- [Directive]
Format every line of the material below as a JSON list of strings, one string per line, leaving out blank lines and any pictures.

- [Extracted entries]
__________________________________________________
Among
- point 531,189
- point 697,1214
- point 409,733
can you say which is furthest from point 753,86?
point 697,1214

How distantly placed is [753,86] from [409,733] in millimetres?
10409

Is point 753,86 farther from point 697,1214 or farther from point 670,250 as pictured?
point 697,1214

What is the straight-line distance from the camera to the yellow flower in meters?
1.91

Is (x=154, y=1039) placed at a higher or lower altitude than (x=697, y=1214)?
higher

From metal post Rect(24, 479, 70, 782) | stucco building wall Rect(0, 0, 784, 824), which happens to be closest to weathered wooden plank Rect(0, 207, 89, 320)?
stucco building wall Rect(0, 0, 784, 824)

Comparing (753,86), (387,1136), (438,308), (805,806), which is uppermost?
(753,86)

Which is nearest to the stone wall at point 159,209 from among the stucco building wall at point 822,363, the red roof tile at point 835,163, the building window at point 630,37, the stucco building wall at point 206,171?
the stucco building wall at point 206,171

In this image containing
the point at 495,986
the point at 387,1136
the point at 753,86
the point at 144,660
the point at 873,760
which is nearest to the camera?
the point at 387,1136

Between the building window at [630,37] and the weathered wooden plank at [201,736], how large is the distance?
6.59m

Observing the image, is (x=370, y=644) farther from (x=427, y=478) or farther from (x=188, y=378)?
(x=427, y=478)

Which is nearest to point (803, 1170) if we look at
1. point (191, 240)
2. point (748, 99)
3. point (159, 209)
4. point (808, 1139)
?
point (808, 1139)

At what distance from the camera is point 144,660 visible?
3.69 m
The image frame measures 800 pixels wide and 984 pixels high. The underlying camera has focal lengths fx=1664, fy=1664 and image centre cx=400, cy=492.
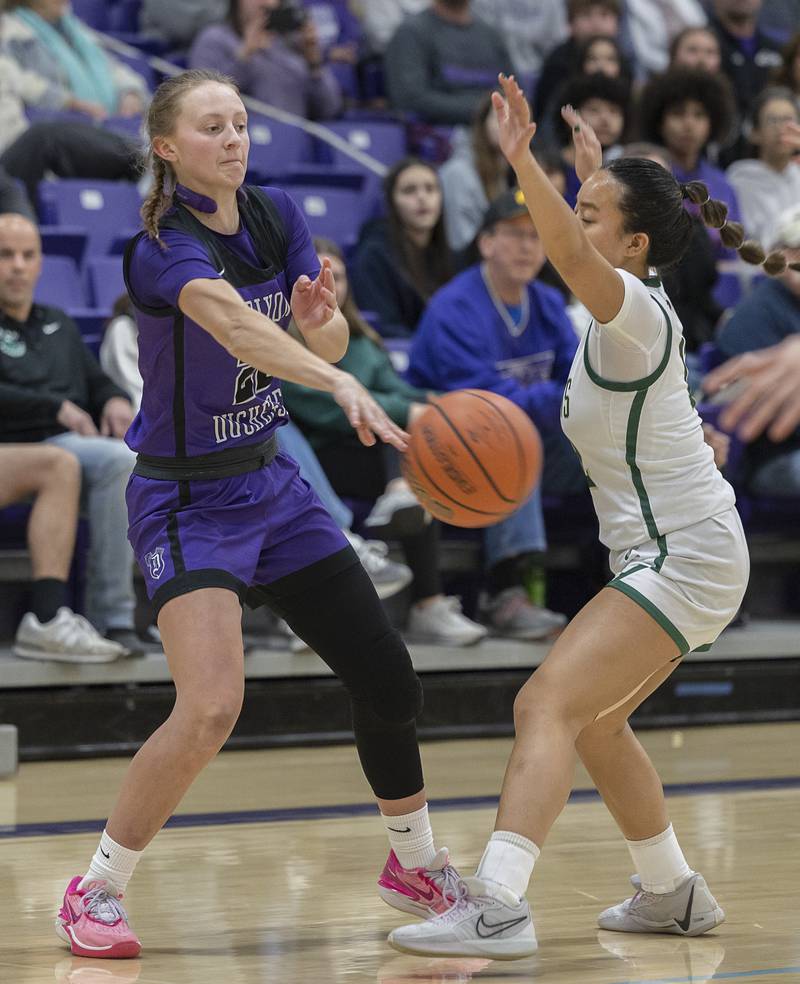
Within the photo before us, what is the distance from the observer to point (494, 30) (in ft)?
30.2

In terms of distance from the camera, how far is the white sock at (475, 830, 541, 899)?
309 centimetres

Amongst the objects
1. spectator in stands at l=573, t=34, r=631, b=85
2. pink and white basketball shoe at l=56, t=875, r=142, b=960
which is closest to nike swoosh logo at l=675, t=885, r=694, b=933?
A: pink and white basketball shoe at l=56, t=875, r=142, b=960

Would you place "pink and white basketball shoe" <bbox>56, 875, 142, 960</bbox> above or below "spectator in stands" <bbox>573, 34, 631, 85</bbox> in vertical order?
below

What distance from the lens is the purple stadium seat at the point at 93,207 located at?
7430mm

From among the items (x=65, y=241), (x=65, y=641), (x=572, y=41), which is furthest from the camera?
(x=572, y=41)

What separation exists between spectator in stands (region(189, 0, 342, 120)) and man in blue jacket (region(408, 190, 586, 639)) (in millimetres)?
2599

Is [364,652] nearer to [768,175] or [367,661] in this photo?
[367,661]

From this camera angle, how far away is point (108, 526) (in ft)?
18.8

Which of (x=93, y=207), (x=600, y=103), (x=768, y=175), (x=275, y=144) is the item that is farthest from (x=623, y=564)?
(x=275, y=144)

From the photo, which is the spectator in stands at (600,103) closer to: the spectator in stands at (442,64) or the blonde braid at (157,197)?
the spectator in stands at (442,64)

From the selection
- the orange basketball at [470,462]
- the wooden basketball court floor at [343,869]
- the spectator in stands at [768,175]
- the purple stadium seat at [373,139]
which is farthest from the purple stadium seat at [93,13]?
the orange basketball at [470,462]

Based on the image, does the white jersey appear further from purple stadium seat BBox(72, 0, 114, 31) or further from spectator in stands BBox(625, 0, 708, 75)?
spectator in stands BBox(625, 0, 708, 75)

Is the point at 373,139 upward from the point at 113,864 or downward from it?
downward

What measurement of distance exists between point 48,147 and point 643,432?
4931 mm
__________________________________________________
- [Solution for this exercise]
[
  "Among",
  "- point 531,189",
  "- point 697,1214",
  "- point 409,733",
  "can you say which is furthest from point 753,86?",
  "point 697,1214",
  "How distantly placed is [753,86] from [409,733] in millimetres?",
  "10409",
  "Is point 753,86 farther from point 697,1214 or farther from point 670,250 as pictured?",
  "point 697,1214",
  "What is the straight-line distance from the camera to the yellow flower in meters?",
  "1.91",
  "Is (x=154, y=1039) placed at a higher or lower altitude than (x=697, y=1214)?",
  "higher",
  "From metal post Rect(24, 479, 70, 782) | stucco building wall Rect(0, 0, 784, 824), which happens to be closest to weathered wooden plank Rect(0, 207, 89, 320)?",
  "stucco building wall Rect(0, 0, 784, 824)",
  "Comparing (753,86), (387,1136), (438,308), (805,806), which is uppermost?",
  "(753,86)",
  "Which is nearest to the stone wall at point 159,209 from among the stucco building wall at point 822,363, the red roof tile at point 835,163, the building window at point 630,37, the stucco building wall at point 206,171?",
  "the stucco building wall at point 206,171",
  "In this image containing",
  "the point at 495,986",
  "the point at 387,1136",
  "the point at 753,86",
  "the point at 144,660",
  "the point at 873,760",
  "which is nearest to the camera?",
  "the point at 387,1136",
  "Between the building window at [630,37] and the weathered wooden plank at [201,736], how large is the distance?",
  "6.59m",
  "Observing the image, is (x=370, y=644) farther from (x=427, y=478) or farther from (x=188, y=378)?",
  "(x=427, y=478)",
  "Which is nearest to point (803, 1170) if we look at",
  "1. point (191, 240)",
  "2. point (748, 99)",
  "3. point (159, 209)",
  "4. point (808, 1139)",
  "?",
  "point (808, 1139)",
  "At what distance from the camera is point 144,660 visible?",
  "3.69 m",
  "The image frame measures 800 pixels wide and 984 pixels high. The underlying camera has focal lengths fx=1664, fy=1664 and image centre cx=400, cy=492.",
  "Within the photo before us, what is the distance from the observer to point (494, 30) (in ft)?",
  "30.2",
  "In terms of distance from the camera, how far is the white sock at (475, 830, 541, 899)?",
  "309 centimetres",
  "Amongst the objects",
  "1. spectator in stands at l=573, t=34, r=631, b=85",
  "2. pink and white basketball shoe at l=56, t=875, r=142, b=960",
  "which is closest to nike swoosh logo at l=675, t=885, r=694, b=933?",
  "A: pink and white basketball shoe at l=56, t=875, r=142, b=960",
  "Would you place \"pink and white basketball shoe\" <bbox>56, 875, 142, 960</bbox> above or below \"spectator in stands\" <bbox>573, 34, 631, 85</bbox> in vertical order?",
  "below",
  "What distance from the lens is the purple stadium seat at the point at 93,207 located at?",
  "7430mm",
  "From among the items (x=65, y=241), (x=65, y=641), (x=572, y=41), which is furthest from the camera?",
  "(x=572, y=41)",
  "What separation exists between spectator in stands (region(189, 0, 342, 120)) and man in blue jacket (region(408, 190, 586, 639)) (in millimetres)?",
  "2599",
  "Is [364,652] nearer to [768,175] or [367,661] in this photo?",
  "[367,661]",
  "From this camera angle, how far away is point (108, 526) (in ft)?",
  "18.8",
  "Which of (x=93, y=207), (x=600, y=103), (x=768, y=175), (x=275, y=144) is the item that is farthest from (x=623, y=564)?",
  "(x=275, y=144)",
  "From the photo, which is the spectator in stands at (600,103) closer to: the spectator in stands at (442,64) or the blonde braid at (157,197)?",
  "the spectator in stands at (442,64)",
  "From the selection",
  "- the orange basketball at [470,462]",
  "- the wooden basketball court floor at [343,869]",
  "- the spectator in stands at [768,175]",
  "- the purple stadium seat at [373,139]",
  "which is farthest from the purple stadium seat at [93,13]?",
  "the orange basketball at [470,462]",
  "Based on the image, does the white jersey appear further from purple stadium seat BBox(72, 0, 114, 31) or further from spectator in stands BBox(625, 0, 708, 75)?",
  "spectator in stands BBox(625, 0, 708, 75)",
  "Is the point at 373,139 upward from the point at 113,864 or downward from it?",
  "downward",
  "What measurement of distance exists between point 48,147 and point 643,432?",
  "4931 mm"
]